MORNING! Ugh. Why do I feel hungover, I didn't even actually drink, what the fuck is this fuckery? Showers, packing, right, ugh. Scared housekeeping because they like..... tapped on the door, opened it, saw us laying in bed still, and were like "sdjkfnaksdfnAKDFASNDJKFAGBDJFGBJASD SORRY SORRY" and split like they'd walked in on something perverted. Hahahhahahahahahahahhahhhahahhahaha I like scaring people a bit too much. What is wrong with me.

Missed church services, which sucked because gdi I was looking forward to that, but Jen had Con AIDS and Nayru was coming down with it too. We pondered going back for one last hurrah, but Ken developed a migraine while we were walking, so that idea was rapidly shitcanned in favor of getting coffee and energy drinks and heading off to the airport. Unnngh I missed you coffee. So good.

Off to the train station! Thank God Nayru grew up here and knows her way around. Buuuut... the entry to the underground was the most ghetto, survival horror thing ever. It seriously looked like a big wooden shed with granite steps leading down. WHERE DOES BOSTON GET ALL THIS GRANITE? Fucking everything is made of it. It's honestly bizarre. It was very strange, though, and CROWDED. Why is Sunday traffic on the Boston underground so heavy? It was very very weird. Felt heavily like Silent Hill 2, just because there were gated and closed off areas, and it was just kinda ghetto and weirdly lit (that weird effect that ancient fluorescent bulbs give off), and it was just..... idek. So weird.

But! Finally to the airport! Nayru jumped off the bus first to get to her terminal, and we got off at Terminal E and went inside. Loaded up on clonazepam again because Boston-Logan apparently has body scanners, sat around waiting a bit for it to kick in. Ken's good at telling when it kicks in because apparently my pupils get really hugely dilated (I call it moe eyes to try and be cute and make myself feel better). Once it kicked in, we checked bags and headed through the security, which... is miniscule. BLA was fucking half-abandoned on Easter Day. It's STRANGE. Also, no body scanning as far as I can tell. Just the usual metal detector. However, my backpack was searched and I forfeited a dollar bottle of hairspray that I forgot I packed. Fuck yourselves, terrorists, for screwing the rest of us. You fucks.

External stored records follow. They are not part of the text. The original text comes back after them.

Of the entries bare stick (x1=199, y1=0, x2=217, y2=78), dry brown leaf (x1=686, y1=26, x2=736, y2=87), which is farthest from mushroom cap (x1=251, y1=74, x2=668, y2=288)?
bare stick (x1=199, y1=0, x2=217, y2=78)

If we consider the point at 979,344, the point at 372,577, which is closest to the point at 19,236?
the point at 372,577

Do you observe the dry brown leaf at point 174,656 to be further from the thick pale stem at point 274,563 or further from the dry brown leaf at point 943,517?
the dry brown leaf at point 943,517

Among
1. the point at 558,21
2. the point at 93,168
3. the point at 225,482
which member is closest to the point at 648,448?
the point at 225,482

Anyway, after that embarrassing episode, we went and loitered at the gate for a while. I went upstairs to the international wing, to see about any food cheap enough for us to afford, and found some little muffins and such at Starbucks. Went back down, hung out with Ken until it was time for our flight to Chicago.

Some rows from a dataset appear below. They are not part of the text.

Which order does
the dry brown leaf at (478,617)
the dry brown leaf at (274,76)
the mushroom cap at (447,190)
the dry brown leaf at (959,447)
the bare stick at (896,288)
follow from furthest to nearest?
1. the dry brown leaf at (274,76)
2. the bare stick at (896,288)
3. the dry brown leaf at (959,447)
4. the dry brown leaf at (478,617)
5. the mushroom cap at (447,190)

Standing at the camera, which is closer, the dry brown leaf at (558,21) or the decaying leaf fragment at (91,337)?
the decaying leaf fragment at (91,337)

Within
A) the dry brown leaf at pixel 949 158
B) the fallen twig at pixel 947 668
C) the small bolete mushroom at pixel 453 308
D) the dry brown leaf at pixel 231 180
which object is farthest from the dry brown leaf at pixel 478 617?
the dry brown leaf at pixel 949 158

The flight was pretty good, pre-boarded and everything, it was rather nice... when we landed, I stood up to retrieve Ken's cane and Ken turned around only to see his friend, the amazing Mello cosplayer. So we went to the gate all together and sat and shot the shit for a while, to a background of three identically dressed little boys in a huge family sitting and watching Scooby-Doo. Okay. While landing, though, we saw lightning outside the plane window, and it was storming the entire time we were there. Planes kept getting shifted around, bullshit ensued, and we ended up delayed waiting for some plane from Detrooooooooit.

Plane from DETROOOOOOOOOIT arrives, and we move to a different gate, and then.... fuck. Everyone lines up at the boarding dude's behest, then he walks off to go talk to someone on the plane and... doesn't come back. Meanwhile he'd asked pre-board to come stand at the front, and... yeah, Ken can't stand that long. I ran off and requisitioned a wheelchair for him, and eventually the dude came back and we all boarded. Whoo.

AND NOW THE WAITING STARTS. After a little while, they come on the thing and say "uhhh.... yeeeeah... see that plane out there? we're waiting for it to take off, then we'll go." okay. After a while we get started, an hour late, and holy shit turbulence like whoa for the first half hour or so. Finally it eases up a bit, but everyone figures they're just gonna sleep.... except Ken who's been drinking coffee and energy drinks and is now cranking out fic prompts for a meme. Weeeeeee.

We finally arrive in familiar turf, after spending time attempting to identify landmarks while coming into Albuquerque. Call Erin, loiter at the baggage claim, get a ride home, and then we crashed.